═══ Document segment

Hi Julien and Herve --

I'll second Tom's note about not having seen either the original mail, and even the second forward of it somehow escaped my notice as well (I'm wondering whether the lack of a subject line caused it to get filtered out somewhere in my email path). Tom pointed this mail out to me last night on my way out of the office, so I've only had a chance to look at it in any depth now. All of the following suggestions come with the caveat that I may easily have misunderstood some of what you've told us, either due to insufficient details, or insufficient time invested in understanding this thread on my part.

* Overall, I'd be interested to see the full version of your code to
  understand some of the details that have been compressed out in this
  mail and make sure nothing else is slipping through the cracks.  For
  example, your profile runs imply that you're doing 3D array
  computations, but your included code appears to be 2D?  That
  said, it may take me a few days to open it up as we're working on a
  deadline this week.  And hopefully I'll give you enough here to chew
  on in the meantime.

* Since you're compiling Chapel programs for single-locale execution,
  avoiding the use of domain maps will go a long way toward reducing
  overhead.  Domain maps like "Block" are, at present, not particularly
  optimized for the degenerate case of the entire space being mapped
  to a single locale.  In many of our codes (for example,
  examples/benchmarks/lulesh/lulesh.chpl), we use a compile-time switch
  that lets us turn the use of a Block distribution on and off (and have
  its default depend on whether or not a CHPL_COMM setting is used).  See
  'useBlockDist' in the lulesh example, for instance.  Ultimately, of
  course, one would like the Block distribution itself to do such
  specialization under the covers, but that's where we are today.  Note
  that domains and arrays that are not dmapped, as well as ranges, will
  use all of a locale's resources and parallelism without the use of a
  dmap.  That is, simply declaring const D = {1..n, 1..n} and running
  parallel computations over it will make full use of your locale's
  resources; there's no requirement to dmap it to turn on parallelism.

* I'm worried about the inconsistency in using the --fast flag in the
  compiler lines that you sent.  For example, your "profiling" compile
  lines don't use the --fast flag.  By default, this would mean that
  runtime checks for array bounds checking and null pointer checking
  would be embedded into the generated code and these result in
  *significant* overhead compared to not using --fast.  If you're
  avoiding --fast for some reason that I'm not anticipating (e.g., to
  turn off C-level optimizations?), you should at least throw the
  --no-checks flag to disable these runtime checks (--fast is a meta-flag
  that throws --no-checks, -O, and one or two others -- see the man page
  for details).  Another option is to throw --fast and then disable
  aspects of it (e.g., --fast --no-optimize would counteract fast's
  use of the -O flag which is called --optimize in its long form).
  The presence of "dsiMember" high in your profiling output suggests to
  me that bounds checking is being performed at runtime.

* All that said, note that multidimensional arrays are a case where Chapel
  idioms do tend to underperform compared to C.  It might be telling to
  write a microbenchmark that simply does a simple 3D array computation
  (removing the stencil and science) in Chapel and C (using whatever
  idioms you're using there) to get a sense of what this gap is.  I
  don't happen to know offhand (and it depends a lot on the C idioms
  you're using), though I'd expect it to be less than what you're seeing
  here and am hoping that the apparent runtime bounds checks are part of
  the problem.

══════
═══ Information supplied

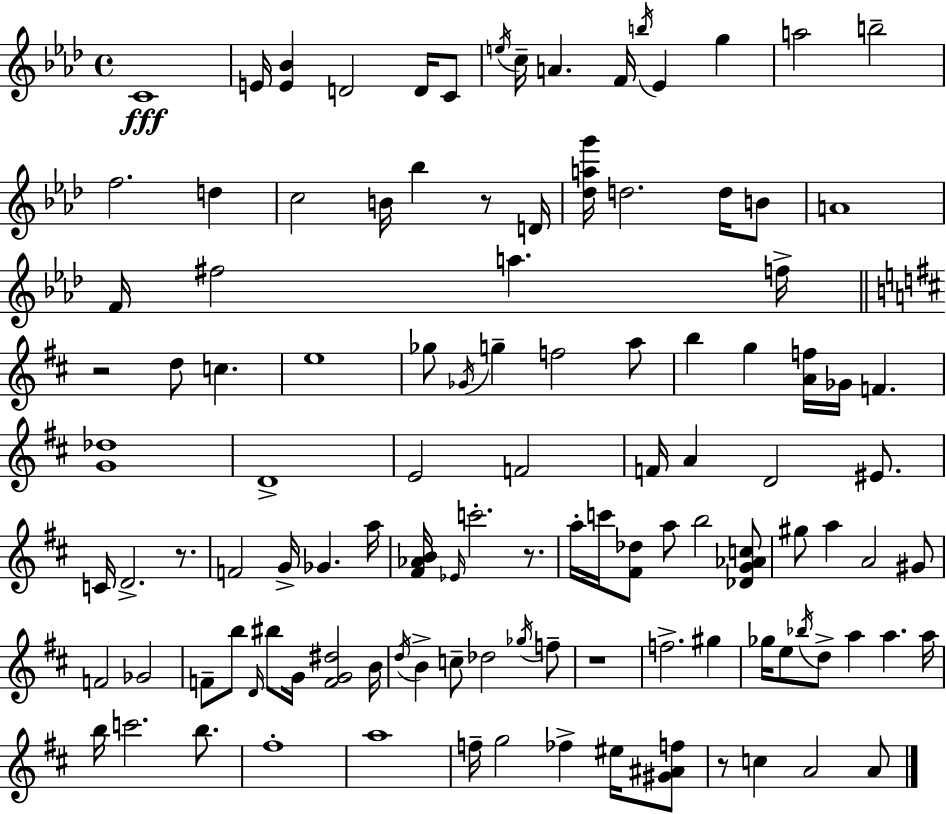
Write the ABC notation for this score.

X:1
T:Untitled
M:4/4
L:1/4
K:Fm
C4 E/4 [E_B] D2 D/4 C/2 e/4 c/4 A F/4 b/4 _E g a2 b2 f2 d c2 B/4 _b z/2 D/4 [_dag']/4 d2 d/4 B/2 A4 F/4 ^f2 a f/4 z2 d/2 c e4 _g/2 _G/4 g f2 a/2 b g [Af]/4 _G/4 F [G_d]4 D4 E2 F2 F/4 A D2 ^E/2 C/4 D2 z/2 F2 G/4 _G a/4 [^F_AB]/4 _E/4 c'2 z/2 a/4 c'/4 [^F_d]/2 a/2 b2 [_DG_Ac]/2 ^g/2 a A2 ^G/2 F2 _G2 F/2 b/2 D/4 ^b/2 G/4 [FG^d]2 B/4 d/4 B c/2 _d2 _g/4 f/2 z4 f2 ^g _g/4 e/2 _b/4 d/2 a a a/4 b/4 c'2 b/2 ^f4 a4 f/4 g2 _f ^e/4 [^G^Af]/2 z/2 c A2 A/2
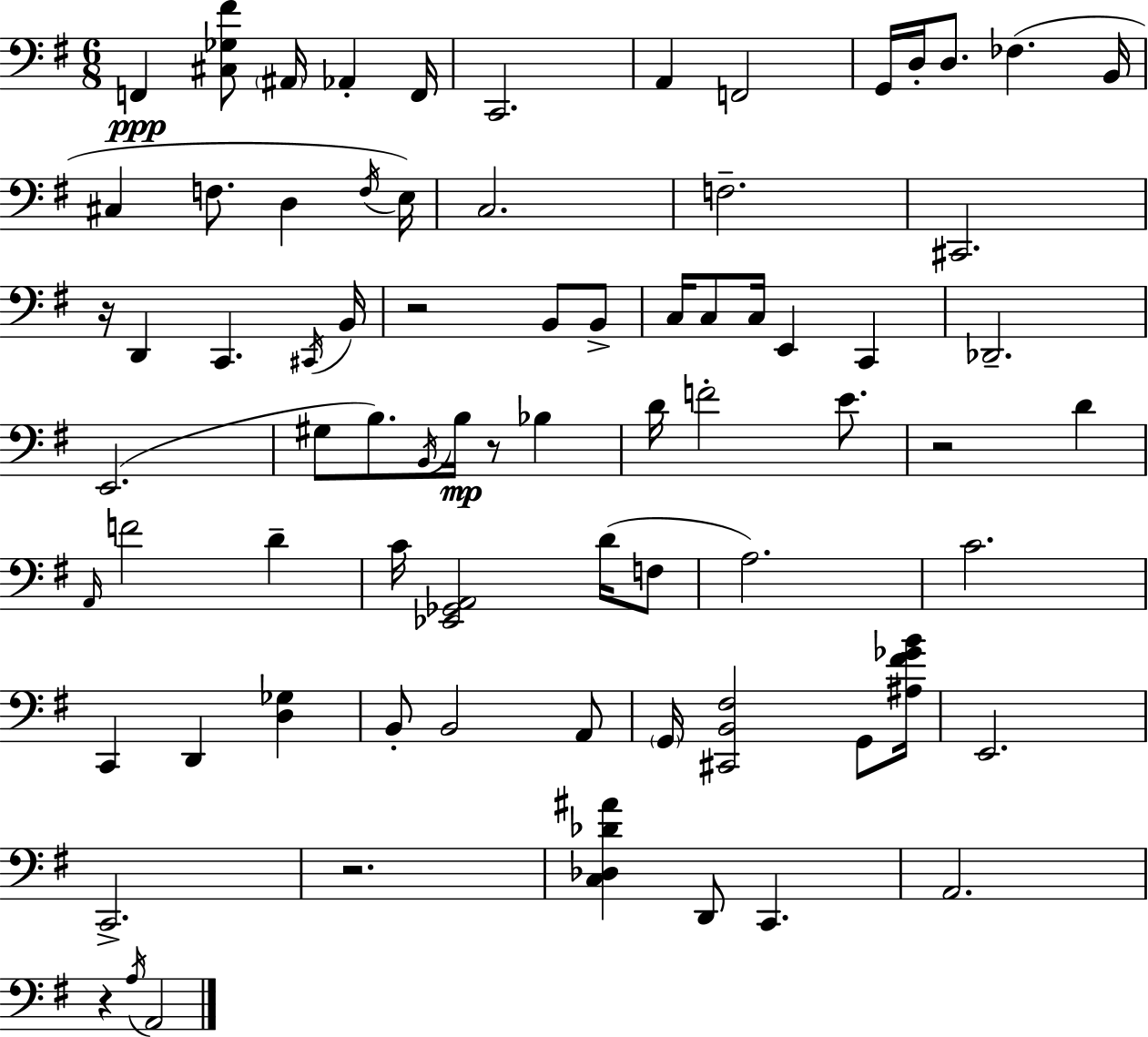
{
  \clef bass
  \numericTimeSignature
  \time 6/8
  \key e \minor
  f,4\ppp <cis ges fis'>8 \parenthesize ais,16 aes,4-. f,16 | c,2. | a,4 f,2 | g,16 d16-. d8. fes4.( b,16 | \break cis4 f8. d4 \acciaccatura { f16 }) | e16 c2. | f2.-- | cis,2. | \break r16 d,4 c,4. | \acciaccatura { cis,16 } b,16 r2 b,8 | b,8-> c16 c8 c16 e,4 c,4 | des,2.-- | \break e,2.( | gis8 b8.) \acciaccatura { b,16 }\mp b16 r8 bes4 | d'16 f'2-. | e'8. r2 d'4 | \break \grace { a,16 } f'2 | d'4-- c'16 <ees, ges, a,>2 | d'16( f8 a2.) | c'2. | \break c,4 d,4 | <d ges>4 b,8-. b,2 | a,8 \parenthesize g,16 <cis, b, fis>2 | g,8 <ais fis' ges' b'>16 e,2. | \break c,2.-> | r2. | <c des des' ais'>4 d,8 c,4. | a,2. | \break r4 \acciaccatura { a16 } a,2 | \bar "|."
}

══════

Please reproduce word for word the stretch of the Chapel performance reply from "I'll second Tom's" through "on my part.".

Exercise result:
I'll second Tom's note about not having seen either the original mail, and even the second forward of it somehow escaped my notice as well (I'm wondering whether the lack of a subject line caused it to get filtered out somewhere in my email path). Tom pointed this mail out to me last night on my way out of the office, so I've only had a chance to look at it in any depth now. All of the following suggestions come with the caveat that I may easily have misunderstood some of what you've told us, either due to insufficient details, or insufficient time invested in understanding this thread on my part.